BEGIN INPUT DATA
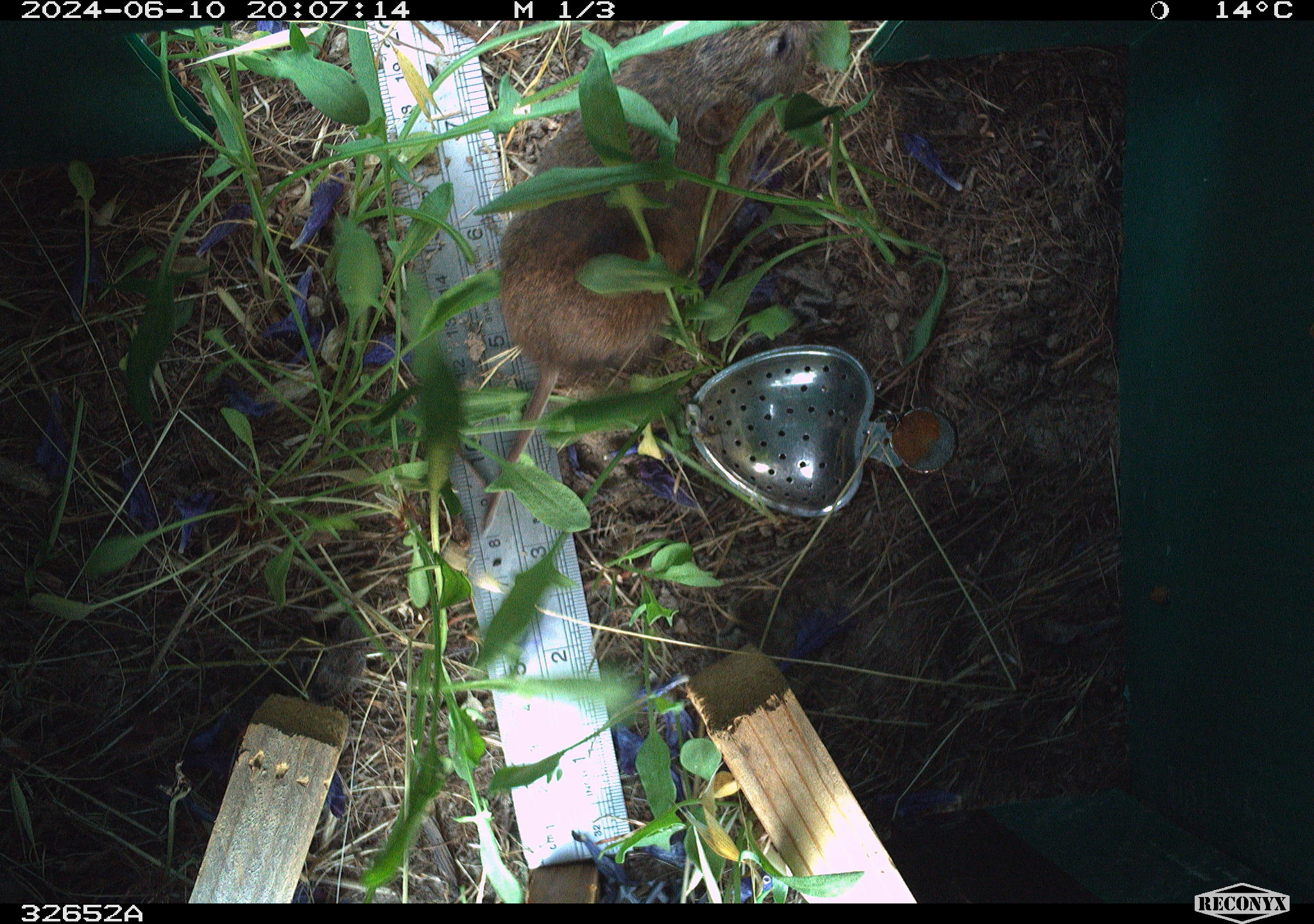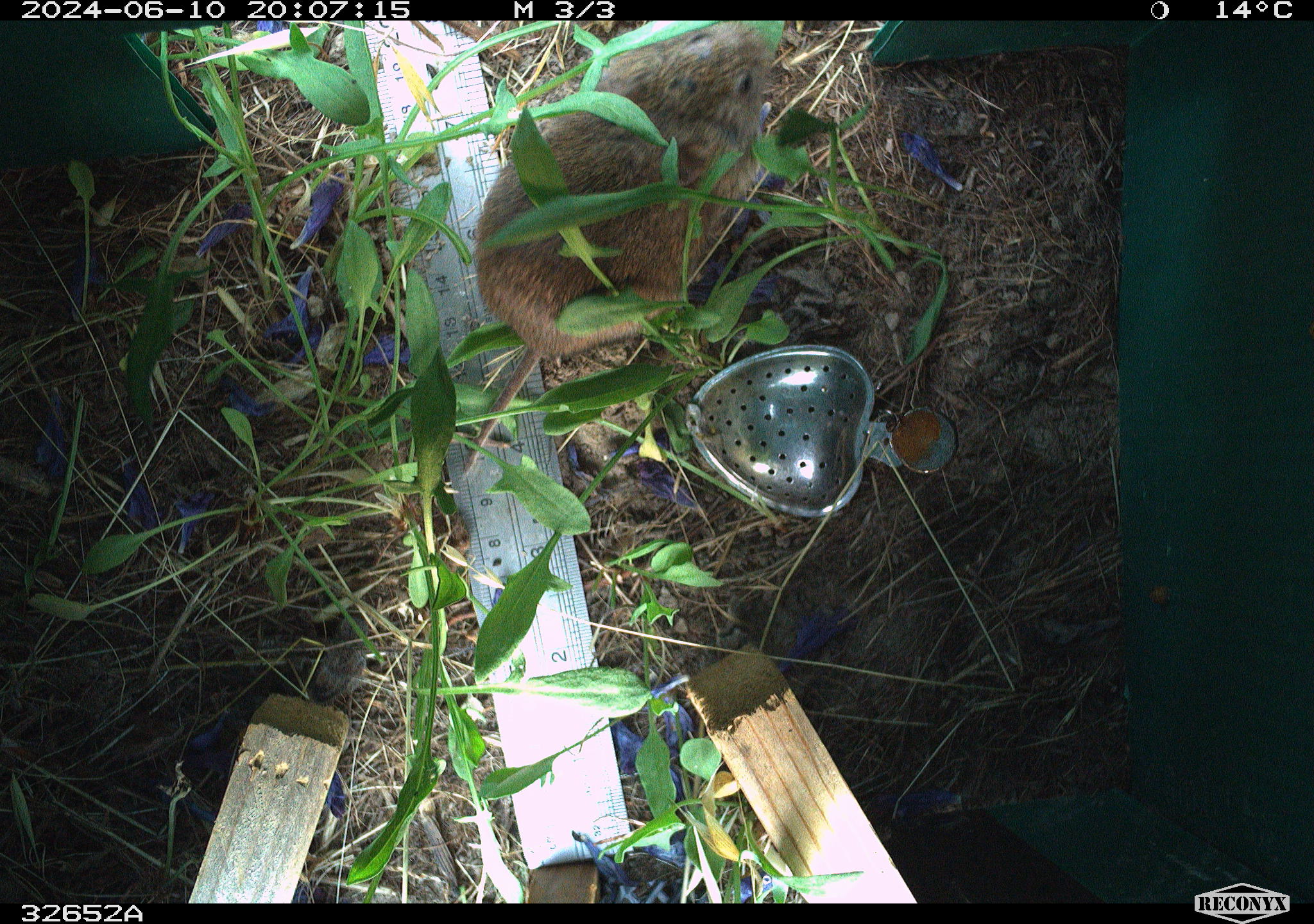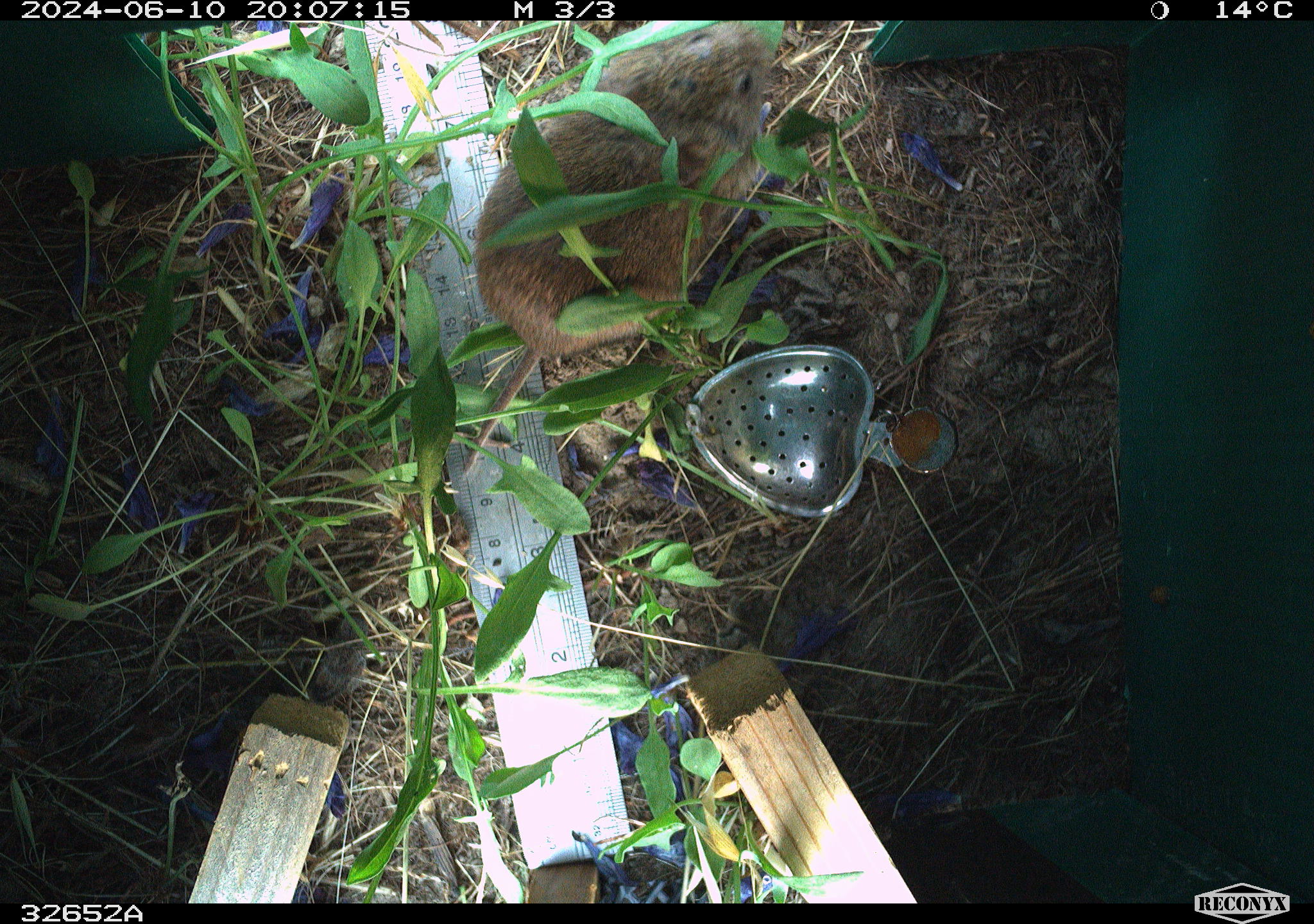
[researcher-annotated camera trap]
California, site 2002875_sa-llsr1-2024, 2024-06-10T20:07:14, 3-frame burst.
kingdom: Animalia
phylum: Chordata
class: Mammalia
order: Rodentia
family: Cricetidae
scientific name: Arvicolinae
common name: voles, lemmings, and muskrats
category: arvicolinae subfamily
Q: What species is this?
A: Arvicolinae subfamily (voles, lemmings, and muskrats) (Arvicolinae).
END INPUT DATA
### PROBLEM TO SOLVE
Return, unchanged, the lines from the first line of the material through the line that holds "scientific name: Arvicolinae", inclusive, omitting pictures.

### RESPONSE BOX
[researcher-annotated camera trap]
California, site 2002875_sa-llsr1-2024, 2024-06-10T20:07:14, 3-frame burst.
kingdom: Animalia
phylum: Chordata
class: Mammalia
order: Rodentia
family: Cricetidae
scientific name: Arvicolinae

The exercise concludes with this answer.